Clinton took Romney and Ryan and the entire Republican Party behind the woodshed and beat the livin' piss out of 'em. He exposed them for what they are—out of touch with the dwindling middle class, with the principles of balancing a budget (about which Mr. Clinton will forever be able to boast) and, quite often, with the truth.
The two words I was happiest to hear come out of President Clinton's mouth were "hate" and "arithmetic." He used the latter to explain what he and the Republican
Congress used to balance the budget back in the late1990s.
It's clever, because "arithmetic" is even more basic than "math." The only people who can't do arithmetic (as in balancing a runaway budget requires spending cuts and tax increases) are those who don't want to do arithmetic.
His use of the word "hate" was especially important. As mentioned in this column recently, many people on the right (and/or in the Tea Party movement) really hate the president, a fact that is indisputable and quite disturbing. There have been bad presidents from both parties. Richard Nixon was a megalomaniacal clod; Jimmy Carter wasn't up to the job; Bill Clinton signed the bill abolishing the Glass-Steagall Act; and George W. Bush got us into two unnecessary and protracted wars, pushed through an incredibly expensive Medicare prescription program and, at the same time, delivered huge tax cuts when he should have been raising taxes to pay for everything. All of them were wrong in one way or another, but none was hated in huge numbers like Barack Obama.
I wonder why that is.
• Sean Hannity is a dishonest little twerp. All through the spring and early summer, he railed about how President Obama was going to raise a billion dollars for his re-election campaign, calling it unfair and ridiculous. But then Romney pulled ahead in fundraising, and ever since, not a word from Hannity about money. What happened to all that talk about how big money was going to distort the political process? Hypocrite.
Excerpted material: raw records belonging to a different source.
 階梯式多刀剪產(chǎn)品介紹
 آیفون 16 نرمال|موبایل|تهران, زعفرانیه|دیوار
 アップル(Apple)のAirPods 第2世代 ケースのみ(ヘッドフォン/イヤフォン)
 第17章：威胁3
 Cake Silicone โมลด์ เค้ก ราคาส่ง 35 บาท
On the day of President Obama's acceptance speech, the Dems moved the speech from a football stadium to the convention arena, citing weather concerns. The right jumped on this, claiming that the Obama people were concerned that the president would be speaking to a half-full stadium. Quite honestly, we'll never know. Hannity, not content to have fun with that, went on the radio and claimed that the chances of rain in Charlotte, N.C., that day were "ZERO." I went online to different weather sites, and they all said that the chances were at least 50 percent. You know that somebody has gone around the bend when he makes false statements that are easily looked up and refuted.
It did indeed rain in Charlotte that day, and there were thunderstorms in the area for hours. Something called The Washington Times reported that the rain let up just before the end of the president's speech, which proves ... what?
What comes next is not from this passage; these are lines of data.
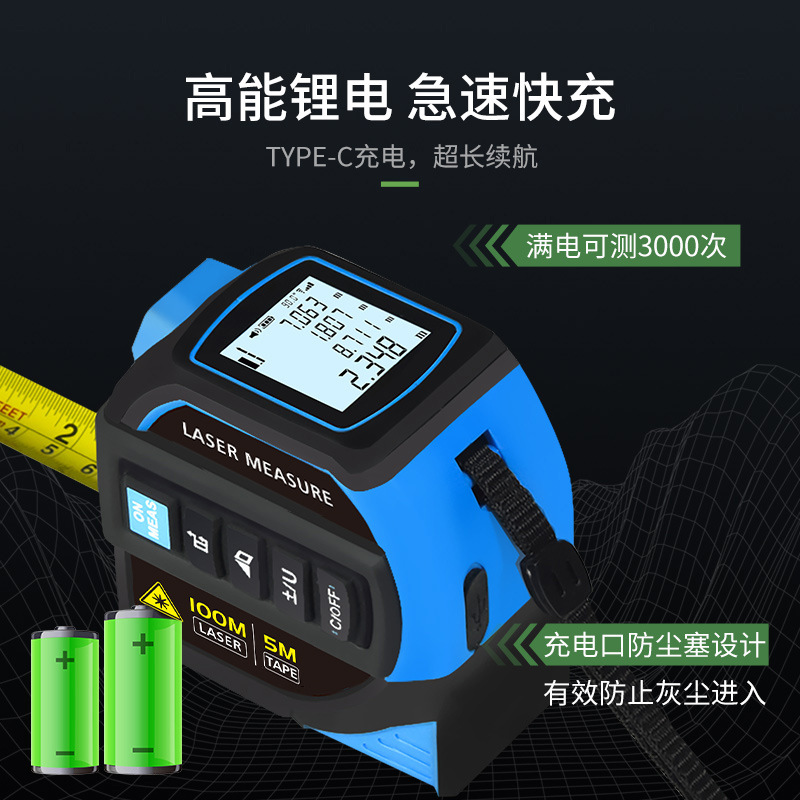 钢卷尺 5 米耐磨公制卷尺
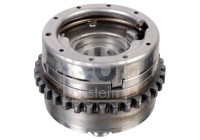 camshaft adjuster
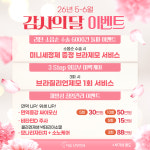 다움산부인과의원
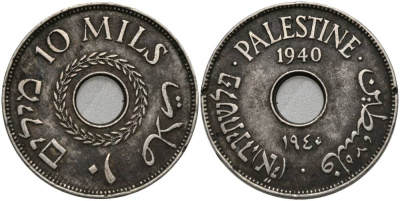 Израиль, Палестина 10 милсов 1940 Британская администрация KM 4 медно-никель 27-1151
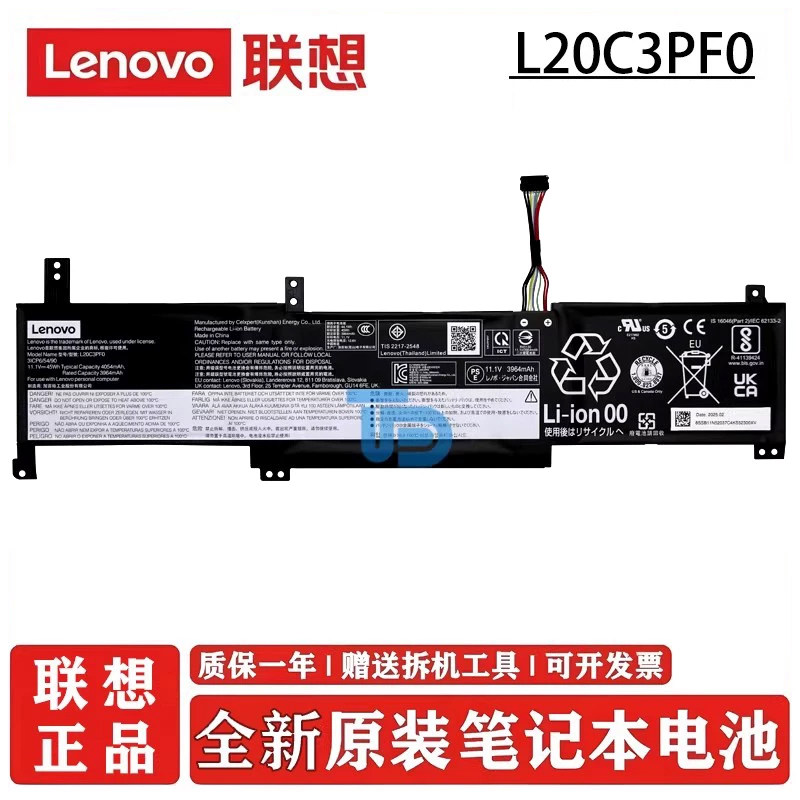 原装联想 lenovo S14 G2 ITL/ALC 2021款 V14 V15 V17 G2 G3 G4  K14 笔记本电池  L20C3PF0 L20D3PF0/2PF0 - 实物图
As a point of reference, that same day, much of Tucson was blasted by storms. Some parts of town got 2 inches of rain. Power was knocked out; washes ran deep; there were more than a dozen calls for swift-water rescues.
Officially, Tucson (at the airport) received a trace of rain that day.
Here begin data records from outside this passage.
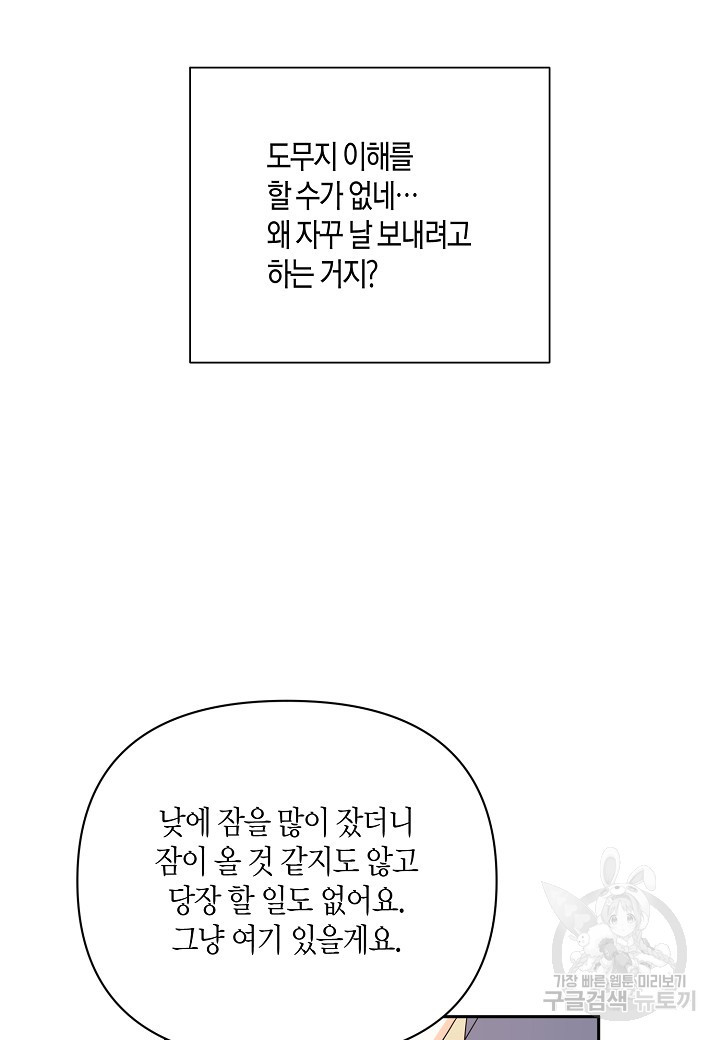 불건전한 프러포즈 34화 - 웹툰 이미지 55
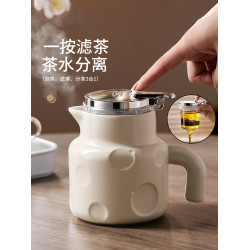 捷安璽茶壺泡茶家用2025新款飄逸盃泡茶壺茶水分離陶瓷茶具花茶壺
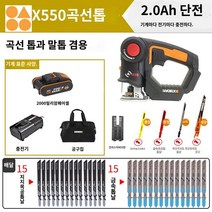 무선세트 충전 웍스, 2.0Ah  급속 충전【공구가방】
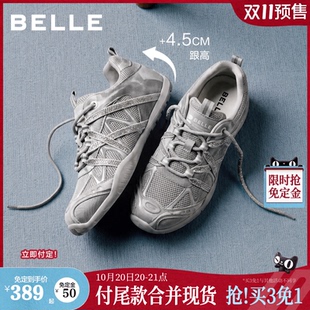 双11预售百丽银色老爹鞋闪钻女鞋子2026新款毛毛棉鞋赤足鞋运动鞋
• If you're going to make a big deal out of the president's middle name (Hussein), then fairness dictates that you also use Mitt Romney's first name, which is Willard. I'm sorry, but Willard is way creepier than Hussein, even if you don't know anything about the rat movie from the 1970s.
The only cool Willard I've ever known about was the character that the late Chris Penn played in the original Footloose. And he wasn't even all that cool, seeing as how he dated Sarah Jessica Parker, and he couldn't dance.
• Being the smartest person in the room (or at least having other people think you are) is a double-edged sword. Faux-intellectual jock-sniffers seem willing to convey that honor upon Paul Ryan, whether he deserves it or not. When the smartest person in the room says something, he is generally given the benefit of the doubt, because he's so freakin' smart. But when something he said is repeatedly shown to have been false, he gets no benefit of the doubt whatsoever. A dumb guy could have just made a mistake; the smart guy doesn't make mistakes. He lies.
Where I come from, the three things you didn't want to be were cheap, disloyal or a liar. The Republicans have shown that they view being cheap as a virtue. Judging by the way they treated the previous two GOP presidents, disloyalty is not that big a thing, either. But they should care about lying, because, in politics, if you've gotta lie, your argument is broken.
• Finally, if you weren't choked up by Gabrielle Giffords leading the Pledge of Allegiance, you need to get off the planet, because you're dragging the rest of us down.